#### [DIRECTIONS]
Reproduce the lines below from the one that contains "Which is farthest from the white" through the end, inclusive, and add nothing.

#### [SOURCE MATERIAL]
:::::

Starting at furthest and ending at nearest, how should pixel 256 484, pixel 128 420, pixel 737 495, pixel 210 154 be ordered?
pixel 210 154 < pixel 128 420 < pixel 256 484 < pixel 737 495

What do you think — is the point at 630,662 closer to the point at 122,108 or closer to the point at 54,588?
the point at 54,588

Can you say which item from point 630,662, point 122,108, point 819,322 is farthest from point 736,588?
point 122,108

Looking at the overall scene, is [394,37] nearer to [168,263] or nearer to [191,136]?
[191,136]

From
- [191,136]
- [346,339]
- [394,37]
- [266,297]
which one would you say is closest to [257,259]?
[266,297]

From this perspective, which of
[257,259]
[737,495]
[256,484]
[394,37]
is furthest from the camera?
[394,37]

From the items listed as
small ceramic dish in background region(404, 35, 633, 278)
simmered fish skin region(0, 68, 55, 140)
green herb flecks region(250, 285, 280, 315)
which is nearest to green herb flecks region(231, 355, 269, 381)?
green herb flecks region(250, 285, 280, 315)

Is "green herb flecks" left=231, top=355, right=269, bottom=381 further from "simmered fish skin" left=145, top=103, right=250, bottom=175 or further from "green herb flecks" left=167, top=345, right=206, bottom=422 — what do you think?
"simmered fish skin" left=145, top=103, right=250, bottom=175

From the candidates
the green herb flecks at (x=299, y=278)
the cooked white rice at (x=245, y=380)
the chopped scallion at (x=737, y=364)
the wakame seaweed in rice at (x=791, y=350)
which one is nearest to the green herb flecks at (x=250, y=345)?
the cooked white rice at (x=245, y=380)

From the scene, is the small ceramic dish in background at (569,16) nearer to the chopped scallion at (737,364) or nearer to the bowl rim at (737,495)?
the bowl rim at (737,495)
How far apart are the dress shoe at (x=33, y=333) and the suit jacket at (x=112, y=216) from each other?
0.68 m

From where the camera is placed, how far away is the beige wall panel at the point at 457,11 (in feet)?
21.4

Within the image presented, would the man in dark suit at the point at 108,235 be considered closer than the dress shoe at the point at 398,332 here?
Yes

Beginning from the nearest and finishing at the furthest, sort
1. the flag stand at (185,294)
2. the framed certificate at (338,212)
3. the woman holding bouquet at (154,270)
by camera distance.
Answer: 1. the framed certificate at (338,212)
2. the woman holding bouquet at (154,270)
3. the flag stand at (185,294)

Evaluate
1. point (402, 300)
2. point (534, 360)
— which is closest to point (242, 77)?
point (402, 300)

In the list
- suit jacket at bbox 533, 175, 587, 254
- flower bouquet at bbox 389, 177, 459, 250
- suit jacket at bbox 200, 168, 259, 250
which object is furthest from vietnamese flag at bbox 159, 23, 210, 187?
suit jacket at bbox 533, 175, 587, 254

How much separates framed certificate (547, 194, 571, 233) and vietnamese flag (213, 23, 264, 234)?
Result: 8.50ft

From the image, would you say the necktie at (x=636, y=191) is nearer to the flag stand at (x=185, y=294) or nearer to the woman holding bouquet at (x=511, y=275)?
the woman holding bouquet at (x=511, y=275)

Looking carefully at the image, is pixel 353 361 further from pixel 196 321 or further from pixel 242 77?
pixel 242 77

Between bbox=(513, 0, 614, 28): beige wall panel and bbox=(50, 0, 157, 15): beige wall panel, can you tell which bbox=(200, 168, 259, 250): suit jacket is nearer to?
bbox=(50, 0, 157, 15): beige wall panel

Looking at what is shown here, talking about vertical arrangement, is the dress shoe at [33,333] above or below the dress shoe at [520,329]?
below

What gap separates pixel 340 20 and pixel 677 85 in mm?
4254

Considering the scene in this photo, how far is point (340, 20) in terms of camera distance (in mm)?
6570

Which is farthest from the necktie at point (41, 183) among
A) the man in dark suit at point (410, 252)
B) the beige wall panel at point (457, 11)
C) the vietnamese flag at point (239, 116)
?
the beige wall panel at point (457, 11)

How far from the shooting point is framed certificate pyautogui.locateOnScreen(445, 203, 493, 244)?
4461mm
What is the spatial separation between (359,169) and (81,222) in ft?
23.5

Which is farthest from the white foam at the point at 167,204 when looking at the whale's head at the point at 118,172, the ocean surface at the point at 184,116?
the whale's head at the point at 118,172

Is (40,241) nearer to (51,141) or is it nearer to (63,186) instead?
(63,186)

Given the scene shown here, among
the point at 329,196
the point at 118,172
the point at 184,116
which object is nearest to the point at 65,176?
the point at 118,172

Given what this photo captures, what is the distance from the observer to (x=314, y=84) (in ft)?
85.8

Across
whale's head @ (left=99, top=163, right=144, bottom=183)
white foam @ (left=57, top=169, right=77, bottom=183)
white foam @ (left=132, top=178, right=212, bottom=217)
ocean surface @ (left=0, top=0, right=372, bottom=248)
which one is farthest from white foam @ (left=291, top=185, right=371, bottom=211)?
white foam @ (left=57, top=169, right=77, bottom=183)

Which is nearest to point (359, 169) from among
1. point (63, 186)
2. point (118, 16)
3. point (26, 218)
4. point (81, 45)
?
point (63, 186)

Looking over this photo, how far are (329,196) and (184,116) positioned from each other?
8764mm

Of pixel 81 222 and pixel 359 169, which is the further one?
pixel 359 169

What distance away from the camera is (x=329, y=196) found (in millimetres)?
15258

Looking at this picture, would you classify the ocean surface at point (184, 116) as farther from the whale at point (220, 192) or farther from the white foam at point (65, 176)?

:::::

#### [EXERCISE OUTPUT]
Which is farthest from the white foam at the point at 167,204 when looking at the whale's head at the point at 118,172, the ocean surface at the point at 184,116?
the whale's head at the point at 118,172

Is (40,241) nearer to (51,141) or is it nearer to (63,186) instead?
(63,186)

Given the scene shown here, among
the point at 329,196
the point at 118,172
the point at 184,116
which object is nearest to the point at 65,176?
the point at 118,172

Given what this photo captures, what is the distance from the observer to (x=314, y=84) (in ft)?
85.8

Across
whale's head @ (left=99, top=163, right=144, bottom=183)
white foam @ (left=57, top=169, right=77, bottom=183)
white foam @ (left=132, top=178, right=212, bottom=217)
ocean surface @ (left=0, top=0, right=372, bottom=248)
which one is farthest from white foam @ (left=291, top=185, right=371, bottom=211)?
white foam @ (left=57, top=169, right=77, bottom=183)

Which is nearest to point (359, 169) from among
1. point (63, 186)
2. point (118, 16)
3. point (26, 218)
4. point (81, 45)
?
point (63, 186)

Looking over this photo, how far are (329,196) and (184,116) positioned from each other?
8764mm

Of pixel 81 222 and pixel 359 169, which is the further one?
pixel 359 169

What distance away from the camera is (x=329, y=196) found (in millimetres)?
15258

Looking at this picture, would you classify the ocean surface at point (184, 116) as farther from the whale at point (220, 192) or farther from the white foam at point (65, 176)?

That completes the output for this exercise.